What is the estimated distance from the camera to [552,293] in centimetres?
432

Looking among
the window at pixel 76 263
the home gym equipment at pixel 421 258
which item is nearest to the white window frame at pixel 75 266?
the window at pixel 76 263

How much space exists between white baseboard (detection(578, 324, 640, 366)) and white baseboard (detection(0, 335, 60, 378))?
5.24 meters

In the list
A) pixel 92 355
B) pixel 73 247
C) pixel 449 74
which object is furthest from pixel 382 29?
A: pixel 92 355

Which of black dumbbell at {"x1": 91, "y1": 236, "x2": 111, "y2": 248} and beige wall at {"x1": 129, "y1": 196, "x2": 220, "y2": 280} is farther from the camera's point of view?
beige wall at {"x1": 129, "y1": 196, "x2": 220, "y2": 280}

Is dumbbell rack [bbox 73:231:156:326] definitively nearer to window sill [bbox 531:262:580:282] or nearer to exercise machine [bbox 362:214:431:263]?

* * *

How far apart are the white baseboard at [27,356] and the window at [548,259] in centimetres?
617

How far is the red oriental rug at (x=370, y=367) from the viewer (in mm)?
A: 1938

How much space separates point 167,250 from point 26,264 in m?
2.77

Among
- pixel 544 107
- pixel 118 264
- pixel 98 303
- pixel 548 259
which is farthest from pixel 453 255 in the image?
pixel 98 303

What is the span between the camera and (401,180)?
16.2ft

...

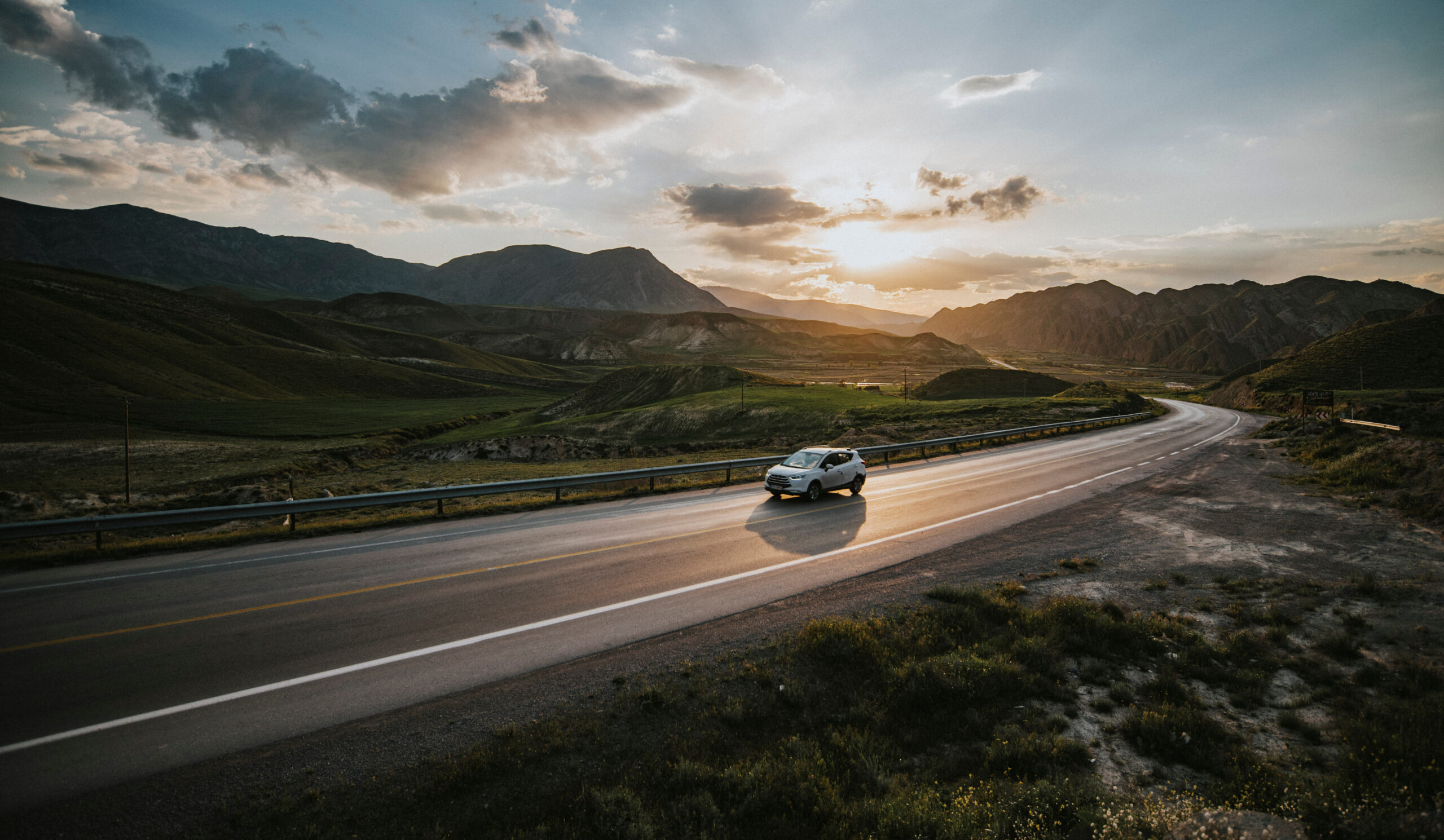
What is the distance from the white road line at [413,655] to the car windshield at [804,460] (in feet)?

**What is needed**
Print, character for character, the lines of the records from the line containing "Looking among" up to and including the line containing "A: pixel 92 355", and nothing else.

**Correct answer**
Looking among
the window at pixel 76 263
the home gym equipment at pixel 421 258
which item is nearest to the white window frame at pixel 75 266?
the window at pixel 76 263

How much space exists between white baseboard (detection(578, 324, 640, 366)) and white baseboard (detection(0, 335, 60, 378))?
5.24 meters

In the list
A) pixel 92 355
B) pixel 73 247
C) pixel 449 74
which object is furthest from pixel 382 29?
A: pixel 92 355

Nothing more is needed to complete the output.